Figure 3.

Conjugation assays reveal DNA interference activity of the S. putrefaciens CN-32 CRISPR–Cas system. (A) The experimental set-up of the conjugation assay is depicted. Two plasmids were used: (I) a control plasmid (pNT, plasmid non-target) and (II) a plasmid containing a PAM sequence (light grey) and a sequence matching spacer 13 (dark grey) of the S. putrefaciens CN-32 CRISPR array (pT, plasmid target). The number of S. putrefaciens CN-32 colonies carrying each plasmid was counted and the conjugation efficiency was determined.

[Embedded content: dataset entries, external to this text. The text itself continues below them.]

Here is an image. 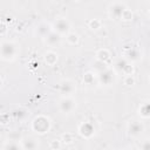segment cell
Masks as SVG:
<instances>
[{
	"label": "cell",
	"mask_w": 150,
	"mask_h": 150,
	"mask_svg": "<svg viewBox=\"0 0 150 150\" xmlns=\"http://www.w3.org/2000/svg\"><path fill=\"white\" fill-rule=\"evenodd\" d=\"M49 127H50V123H49V120L45 116H38L34 121H33V129L39 132V134H45L49 130Z\"/></svg>",
	"instance_id": "6da1fadb"
},
{
	"label": "cell",
	"mask_w": 150,
	"mask_h": 150,
	"mask_svg": "<svg viewBox=\"0 0 150 150\" xmlns=\"http://www.w3.org/2000/svg\"><path fill=\"white\" fill-rule=\"evenodd\" d=\"M0 54L4 59H12L15 55V46L13 42L5 41L0 45Z\"/></svg>",
	"instance_id": "7a4b0ae2"
},
{
	"label": "cell",
	"mask_w": 150,
	"mask_h": 150,
	"mask_svg": "<svg viewBox=\"0 0 150 150\" xmlns=\"http://www.w3.org/2000/svg\"><path fill=\"white\" fill-rule=\"evenodd\" d=\"M75 107V101L70 97H64L60 101V109L63 112H70Z\"/></svg>",
	"instance_id": "3957f363"
},
{
	"label": "cell",
	"mask_w": 150,
	"mask_h": 150,
	"mask_svg": "<svg viewBox=\"0 0 150 150\" xmlns=\"http://www.w3.org/2000/svg\"><path fill=\"white\" fill-rule=\"evenodd\" d=\"M54 26H55V30H56L57 33H60V34L67 33L68 29H69V22H68L67 20H64V19H59V20H56L55 23H54Z\"/></svg>",
	"instance_id": "277c9868"
},
{
	"label": "cell",
	"mask_w": 150,
	"mask_h": 150,
	"mask_svg": "<svg viewBox=\"0 0 150 150\" xmlns=\"http://www.w3.org/2000/svg\"><path fill=\"white\" fill-rule=\"evenodd\" d=\"M79 131L83 137H90L94 134V127L90 123H82L79 128Z\"/></svg>",
	"instance_id": "5b68a950"
},
{
	"label": "cell",
	"mask_w": 150,
	"mask_h": 150,
	"mask_svg": "<svg viewBox=\"0 0 150 150\" xmlns=\"http://www.w3.org/2000/svg\"><path fill=\"white\" fill-rule=\"evenodd\" d=\"M143 130V125L138 122H132L129 124V134L132 135V136H137L142 132Z\"/></svg>",
	"instance_id": "8992f818"
},
{
	"label": "cell",
	"mask_w": 150,
	"mask_h": 150,
	"mask_svg": "<svg viewBox=\"0 0 150 150\" xmlns=\"http://www.w3.org/2000/svg\"><path fill=\"white\" fill-rule=\"evenodd\" d=\"M22 146L25 150H35L36 149V142L32 137H26L22 141Z\"/></svg>",
	"instance_id": "52a82bcc"
},
{
	"label": "cell",
	"mask_w": 150,
	"mask_h": 150,
	"mask_svg": "<svg viewBox=\"0 0 150 150\" xmlns=\"http://www.w3.org/2000/svg\"><path fill=\"white\" fill-rule=\"evenodd\" d=\"M73 91H74L73 82H71V81H69V80L63 81V82H62V84H61V93H62V94L68 95V94H71Z\"/></svg>",
	"instance_id": "ba28073f"
},
{
	"label": "cell",
	"mask_w": 150,
	"mask_h": 150,
	"mask_svg": "<svg viewBox=\"0 0 150 150\" xmlns=\"http://www.w3.org/2000/svg\"><path fill=\"white\" fill-rule=\"evenodd\" d=\"M57 60V54L54 53V52H47L45 54V61L48 63V64H54Z\"/></svg>",
	"instance_id": "9c48e42d"
},
{
	"label": "cell",
	"mask_w": 150,
	"mask_h": 150,
	"mask_svg": "<svg viewBox=\"0 0 150 150\" xmlns=\"http://www.w3.org/2000/svg\"><path fill=\"white\" fill-rule=\"evenodd\" d=\"M47 42H48L49 45H56V43H59V42H60V36H59V34H56V33H54V32H50V33L47 35Z\"/></svg>",
	"instance_id": "30bf717a"
},
{
	"label": "cell",
	"mask_w": 150,
	"mask_h": 150,
	"mask_svg": "<svg viewBox=\"0 0 150 150\" xmlns=\"http://www.w3.org/2000/svg\"><path fill=\"white\" fill-rule=\"evenodd\" d=\"M96 56H97V59H98L101 62H104V61H107V60L109 59V53H108L107 49H101V50L97 52Z\"/></svg>",
	"instance_id": "8fae6325"
},
{
	"label": "cell",
	"mask_w": 150,
	"mask_h": 150,
	"mask_svg": "<svg viewBox=\"0 0 150 150\" xmlns=\"http://www.w3.org/2000/svg\"><path fill=\"white\" fill-rule=\"evenodd\" d=\"M38 30H39V33L42 35V36H47L50 32H49V26L48 25H40L39 26V28H38Z\"/></svg>",
	"instance_id": "7c38bea8"
},
{
	"label": "cell",
	"mask_w": 150,
	"mask_h": 150,
	"mask_svg": "<svg viewBox=\"0 0 150 150\" xmlns=\"http://www.w3.org/2000/svg\"><path fill=\"white\" fill-rule=\"evenodd\" d=\"M101 80L103 83H109L111 80H112V76H111V71H104L101 74Z\"/></svg>",
	"instance_id": "4fadbf2b"
},
{
	"label": "cell",
	"mask_w": 150,
	"mask_h": 150,
	"mask_svg": "<svg viewBox=\"0 0 150 150\" xmlns=\"http://www.w3.org/2000/svg\"><path fill=\"white\" fill-rule=\"evenodd\" d=\"M67 40H68V42H69V43H71V45H75V43L77 42V40H79V38H77V34H75V33H70V34H68V36H67Z\"/></svg>",
	"instance_id": "5bb4252c"
},
{
	"label": "cell",
	"mask_w": 150,
	"mask_h": 150,
	"mask_svg": "<svg viewBox=\"0 0 150 150\" xmlns=\"http://www.w3.org/2000/svg\"><path fill=\"white\" fill-rule=\"evenodd\" d=\"M139 114H141L143 117H148V116H149V108H148V104H146V103L139 109Z\"/></svg>",
	"instance_id": "9a60e30c"
},
{
	"label": "cell",
	"mask_w": 150,
	"mask_h": 150,
	"mask_svg": "<svg viewBox=\"0 0 150 150\" xmlns=\"http://www.w3.org/2000/svg\"><path fill=\"white\" fill-rule=\"evenodd\" d=\"M5 150H20V148L15 143H8V144H6Z\"/></svg>",
	"instance_id": "2e32d148"
},
{
	"label": "cell",
	"mask_w": 150,
	"mask_h": 150,
	"mask_svg": "<svg viewBox=\"0 0 150 150\" xmlns=\"http://www.w3.org/2000/svg\"><path fill=\"white\" fill-rule=\"evenodd\" d=\"M62 139H63L64 143H71V141H73V136H71L70 134H64V135L62 136Z\"/></svg>",
	"instance_id": "e0dca14e"
},
{
	"label": "cell",
	"mask_w": 150,
	"mask_h": 150,
	"mask_svg": "<svg viewBox=\"0 0 150 150\" xmlns=\"http://www.w3.org/2000/svg\"><path fill=\"white\" fill-rule=\"evenodd\" d=\"M90 27L93 28V29H97V28H100V26H101V23H100V21L98 20H94V21H90Z\"/></svg>",
	"instance_id": "ac0fdd59"
},
{
	"label": "cell",
	"mask_w": 150,
	"mask_h": 150,
	"mask_svg": "<svg viewBox=\"0 0 150 150\" xmlns=\"http://www.w3.org/2000/svg\"><path fill=\"white\" fill-rule=\"evenodd\" d=\"M91 79H93L91 73H87V74L83 76V81H84L86 83H90V82H91Z\"/></svg>",
	"instance_id": "d6986e66"
},
{
	"label": "cell",
	"mask_w": 150,
	"mask_h": 150,
	"mask_svg": "<svg viewBox=\"0 0 150 150\" xmlns=\"http://www.w3.org/2000/svg\"><path fill=\"white\" fill-rule=\"evenodd\" d=\"M132 83H134V79H132V77L129 75V76L125 79V84H128V86H131Z\"/></svg>",
	"instance_id": "ffe728a7"
},
{
	"label": "cell",
	"mask_w": 150,
	"mask_h": 150,
	"mask_svg": "<svg viewBox=\"0 0 150 150\" xmlns=\"http://www.w3.org/2000/svg\"><path fill=\"white\" fill-rule=\"evenodd\" d=\"M141 150H150V145H149V141H145L142 145V149Z\"/></svg>",
	"instance_id": "44dd1931"
},
{
	"label": "cell",
	"mask_w": 150,
	"mask_h": 150,
	"mask_svg": "<svg viewBox=\"0 0 150 150\" xmlns=\"http://www.w3.org/2000/svg\"><path fill=\"white\" fill-rule=\"evenodd\" d=\"M60 146V143H59V141H56V139H54L53 142H52V148H59Z\"/></svg>",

Interference is observed if pT/pNT is lower than 1 in triplicate assays. (B) The pT/pNT ratio is calculated for conjugation assays into S. putrefaciens CN-32 wild type cells and strains containing deletions of genes encoding Cas1, Cas3, Cas1821, Cas1822 and H-NS. Additionally, a Cas3 active site variant (HDmut, H156A/D157A) was tested. (C) Northern blot analyses were performed with extracted total RNA from S. putrefaciens CN-32 wild-type and cas gene-knockout strains using a 5′-γ-[³²P]-ATP labeled probe complementary to the repeat sequence. A stable crRNA pool was absent in the S. putrefaciens CN-32 Δcas1821 and Δcas1822 strains.